任务要求:
完整照录下方关于宏远矿区矿化特征的摘录，一字不改。

摘录:
在宏远矿区地表矿化主要位于花岗闪长斑岩中,围岩地层中未见矿化。在斑岩体西南部分发现大量以脉状和浸染状构造分布的辉钼矿、黄铁矿、黄铜矿及斑铜矿矿化,并见少量毒砂矿化。矿床中不仅发育含磁黄铁矿的辉钼矿石英脉(图 6c),还发现与辉钼矿、黄铜矿、黄铁矿共生的浸染状磁黄铁矿(图 6d,e),辉钼矿矿化石英脉两侧常常发育绢云母化和绿泥石化蚀变(图 6b),成矿流体具有富水特征。矿体富Mo而贫Cu,为典型的斑岩型Mo-Cu矿床。
近南北向的zk302、zk402、zk201和zk401钻孔连线剖面显示(图 8),宏远Mo-Cu矿金属矿物的垂向分带明显。zk302孔浅部地层中未见矿化,深部花岗闪长斑岩中见浸染状、脉状矿化的辉钼矿、黄铁矿、黄铜矿及磁黄铁矿;zk402孔见大量浸染状磁黄铁矿、辉钼矿、黄铁矿及黄铜矿;zk201孔浅部见少量毒砂矿化,深部为黄铁矿、黄铜矿及辉钼矿矿化,磁黄铁矿矿化在深部间断出现;zk401孔浅-中部以辉钼矿、黄铁矿及黄铜矿矿化为主,脉状磁黄铁矿间断出现,深部矿化逐渐减少,底部未见明显矿化。由此可见,zk402孔富集磁黄铁矿,可能为岩浆与成矿中心;磁黄铁矿分布向斑岩体北部以树枝状伸展,辉钼矿、黄铜矿及黄铁矿矿化分布于磁黄铁矿附近,而毒砂矿化位于主要矿化区域外围。鄢瑜宏等(2014)对宏远Mo-Cu矿的成矿流体进行研究,结果表明成矿流体中存在气相的CH4,流体组成为H2O-NaCI-CO2-CH4组合,主成矿期流体盐度较高,随着成矿过程的进行流体盐度逐渐而降低,成矿过程中有大气降水的加入。

记录资料:
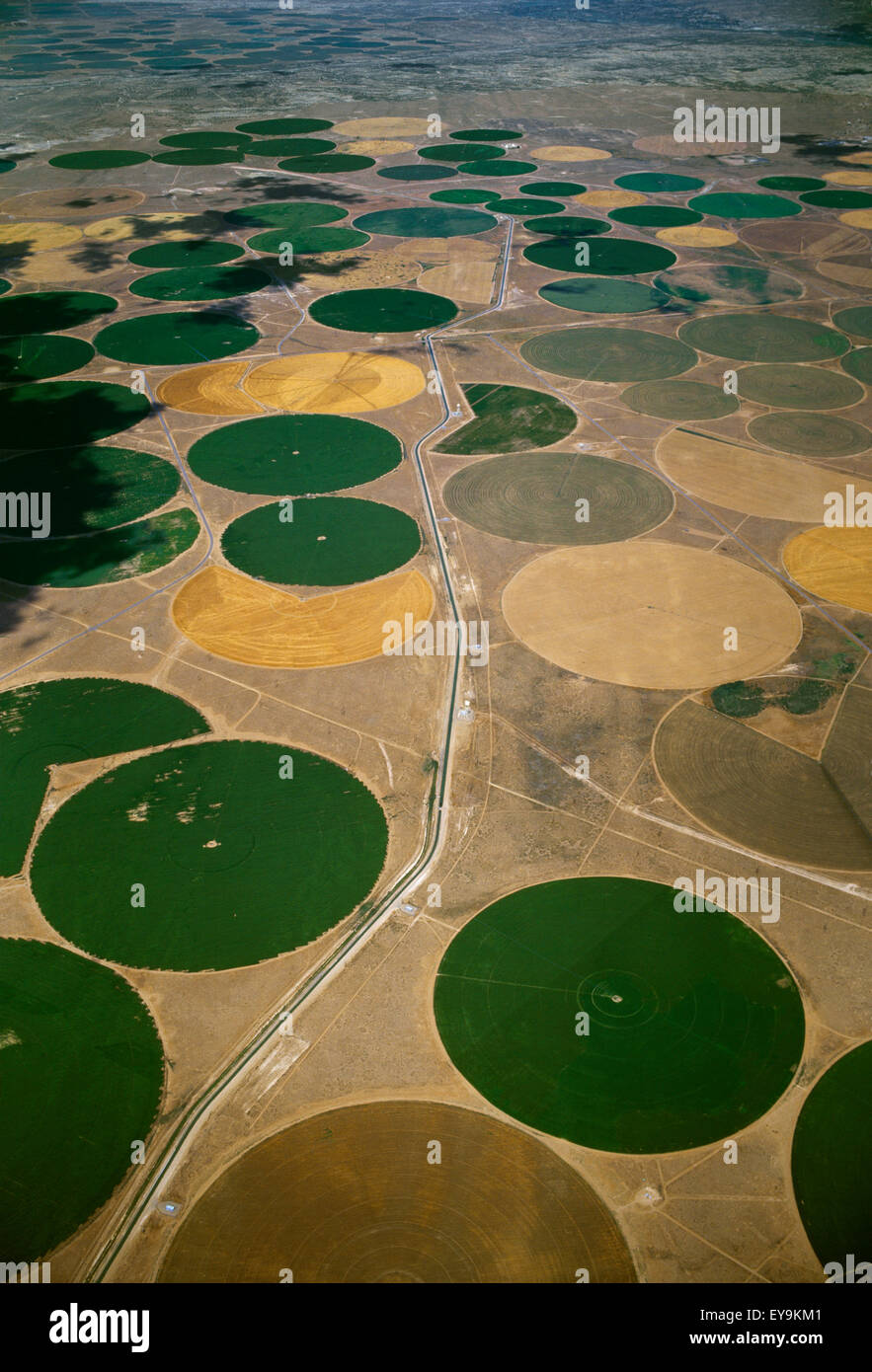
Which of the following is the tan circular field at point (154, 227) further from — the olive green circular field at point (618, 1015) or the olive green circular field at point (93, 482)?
the olive green circular field at point (618, 1015)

练习解答:
在宏远矿区地表矿化主要位于花岗闪长斑岩中,围岩地层中未见矿化。在斑岩体西南部分发现大量以脉状和浸染状构造分布的辉钼矿、黄铁矿、黄铜矿及斑铜矿矿化,并见少量毒砂矿化。矿床中不仅发育含磁黄铁矿的辉钼矿石英脉(图 6c),还发现与辉钼矿、黄铜矿、黄铁矿共生的浸染状磁黄铁矿(图 6d,e),辉钼矿矿化石英脉两侧常常发育绢云母化和绿泥石化蚀变(图 6b),成矿流体具有富水特征。矿体富Mo而贫Cu,为典型的斑岩型Mo-Cu矿床。
近南北向的zk302、zk402、zk201和zk401钻孔连线剖面显示(图 8),宏远Mo-Cu矿金属矿物的垂向分带明显。zk302孔浅部地层中未见矿化,深部花岗闪长斑岩中见浸染状、脉状矿化的辉钼矿、黄铁矿、黄铜矿及磁黄铁矿;zk402孔见大量浸染状磁黄铁矿、辉钼矿、黄铁矿及黄铜矿;zk201孔浅部见少量毒砂矿化,深部为黄铁矿、黄铜矿及辉钼矿矿化,磁黄铁矿矿化在深部间断出现;zk401孔浅-中部以辉钼矿、黄铁矿及黄铜矿矿化为主,脉状磁黄铁矿间断出现,深部矿化逐渐减少,底部未见明显矿化。由此可见,zk402孔富集磁黄铁矿,可能为岩浆与成矿中心;磁黄铁矿分布向斑岩体北部以树枝状伸展,辉钼矿、黄铜矿及黄铁矿矿化分布于磁黄铁矿附近,而毒砂矿化位于主要矿化区域外围。鄢瑜宏等(2014)对宏远Mo-Cu矿的成矿流体进行研究,结果表明成矿流体中存在气相的CH4,流体组成为H2O-NaCI-CO2-CH4组合,主成矿期流体盐度较高,随着成矿过程的进行流体盐度逐渐而降低,成矿过程中有大气降水的加入。